O sol forte amanhecia a pequena vila de Damia, cuja sobrevivência baseava-se da fraca agricultura local e do correto pagamento dos pesados impostos da província. Quando posto sob análise o pequeno rendimento que era possível obter – mesmo economizando na quantidade de comida que era colocada na panela a fim de aumentar a venda –, associado com o retorno escasso dos impostos pagos, que, dizia o fiscal, a quantia paga servia para garantir a segurança aos moradores, não para criar burocracia, como escolas e hospitais, que precisariam de imposto maior para custear as obras, além de que os problemas de roubos que estavam ocorrendo nos últimos dias eram culpa da população de Damia, que eram animais sem sentimento de bem coletivo; criavam o resultado de miséria e um incômodo conformismo.

O líder local, o único que possuía alguma coisa do que seria um espírito de política primitiva, era responsável por ajudar as 52 famílias da vila quando pudesse. Naquela manhã, o sexto roubo de alimentos na semana o fez questionar se a vida seria sempre daquela forma.

Joaquim, que morava no final da rua dois, fora roubado durante a noite, sendo-lhe levado cinco sacas de trigo, dois porcos e a vida, quando uma faca atravessou-lhe o coração na tentativa de parar o criminoso. Morava e era sozinho, e não tardou muito até os vizinhos começarem a questionar de quem seria a pequena propriedade órfã.

Também não tardou muito para que o fiscal, que aparecia na vila todas as terças-feiras, ficasse sabendo do infortúnio. Assim, tomou-a para si, embora dissesse em palavras pomposas que era dever dele cuidar do bem sem herdeiro, e que o faria em nome da província e da ordem. Isso, é claro, tinha um preço: a ordem era entregue sob a quantia de cento e sessenta sacas de trigo, o que era equivalente a uns seis meses de imposto para os moradores de Damia. O imposto, contudo, servia como base de cálculo do valor da propriedade, mas não seria, sob hipótese alguma, abatido ou descontado quando a propriedade fosse comprada. Além disso, vale ressaltar que o imposto era cobrado por propriedade, não por família. Contudo – e a isso o fiscal dava quase toda a ênfase possível –, o comprador poderia parcelar o custo do bem.

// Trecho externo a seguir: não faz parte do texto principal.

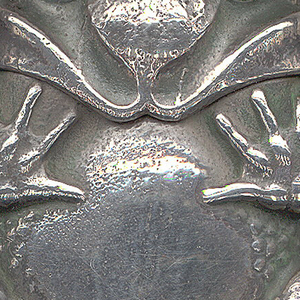 In the shape of a toad, its feet folded up against body, its belly smooth, the back textured with bumps, some green patination in crevices. Hinge attached to top of head. Head (lid) flips backwards, hinge on back. Sides of thighs have hatch marks likely intended to serve as strikers.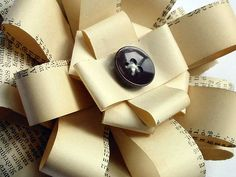 Eco-friendly bows. Upcycle an old phone book to make these beautiful bows. The White or Yellow Pages would look great on any package!  #diy #gift #bow #package #button #paper #recycle #upcycle #ecofriendly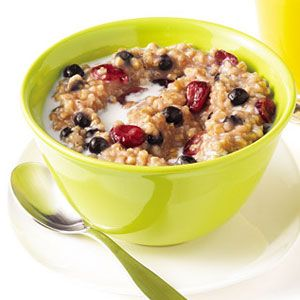 Dried cranberries and blueberries and maple syrup up the flavor of steel-cut oats.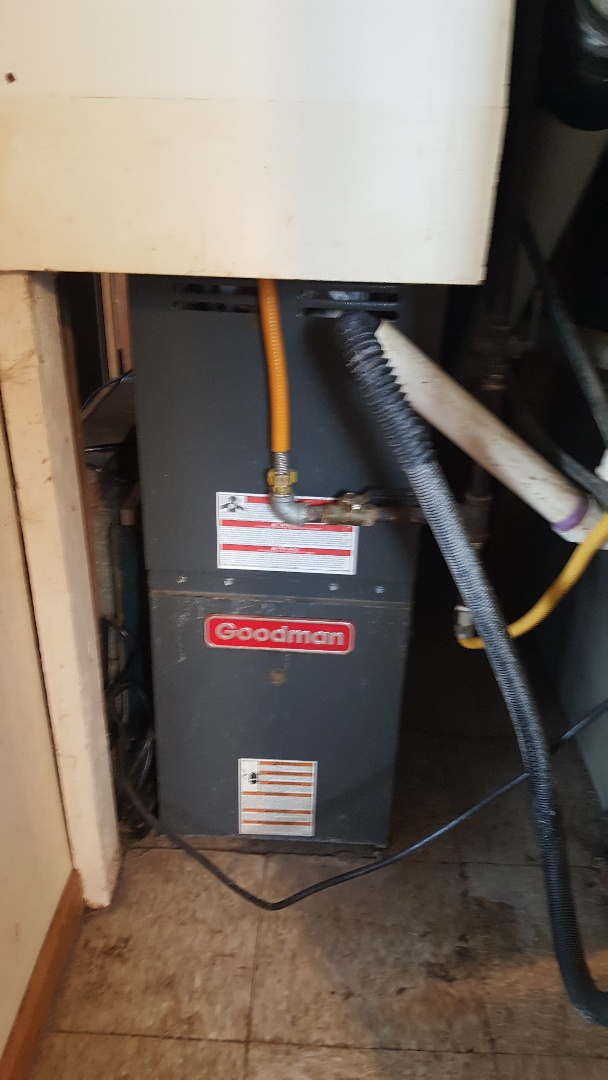 Machesney Park, IL - Furnace repair on a Goodman furnace. Bit of a tight space I might say!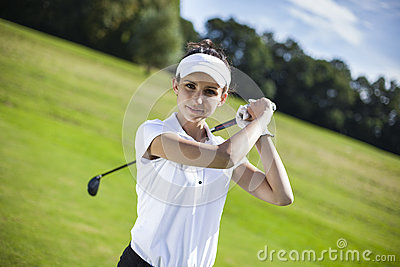Pretty girl playing golf on grass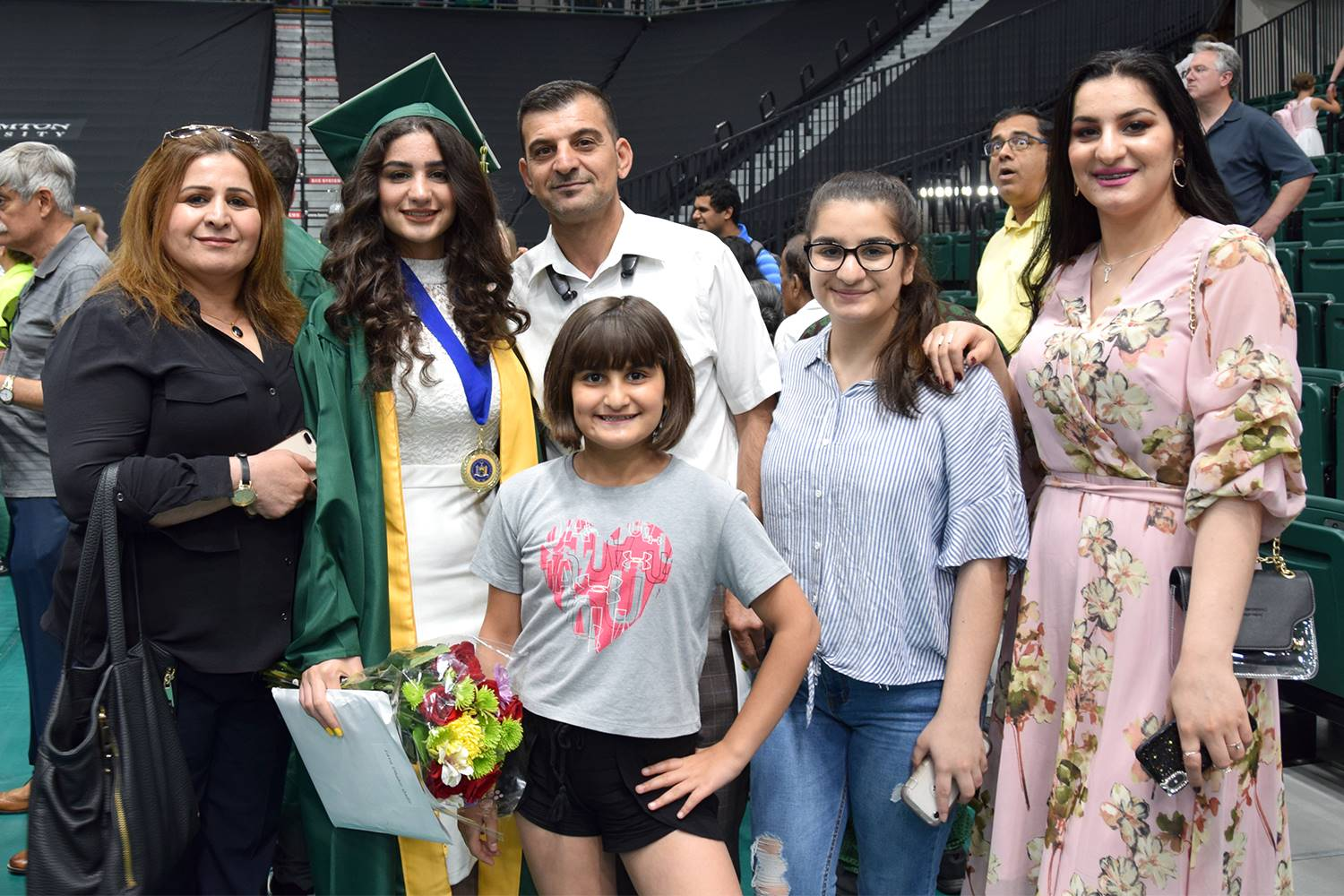 A large family of two parents and three sisters pose for a photo with their Vestal High School gradu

"Ora, senhores, vejam bem: o preço é justo! O valor é devido ao investimento que será feito, já que o felizardo comprador passará a ter mais uma propriedade produtiva para lhe fornecer alimento! Não haverá fome a quem a comprar! A província ainda poder-lhe-á parcelar o justo valor, a fim de que não haja dificuldade para o pagamento".

Um dia, o líder foi conversar com o fiscal:
– Meu caro senhor, não poderia simplesmente dar às pessoas de Damia a propriedade? Ou o que dela fosse produzido?
– Percebo que o senhor não percebe o custo que a província possui para manter esta terra! Não estou pedindo valor absurdo, mas apenas o que ela causa de prejuízo.
– Mas senhor, ela não gastaria em vão se estivesse ocupada.
– Por isso a vendo.
– Mas não há ninguém que possa pagar por ela, meu senhor.
– Se não há ninguém que possa pagar pelo custo em mantê-la, como alguém poderia tê-la sem dela conseguir cuidar?

Não vendo como conseguir ganhar o debate e começando a concordar com o que o fiscal apresentara, embora se sentisse um pouco confuso, o líder voltou para casa, onde pôde sentar-se na cadeira da varanda, acender um cigarro e ficar olhando para a vila que tinha orgulho em cuidar.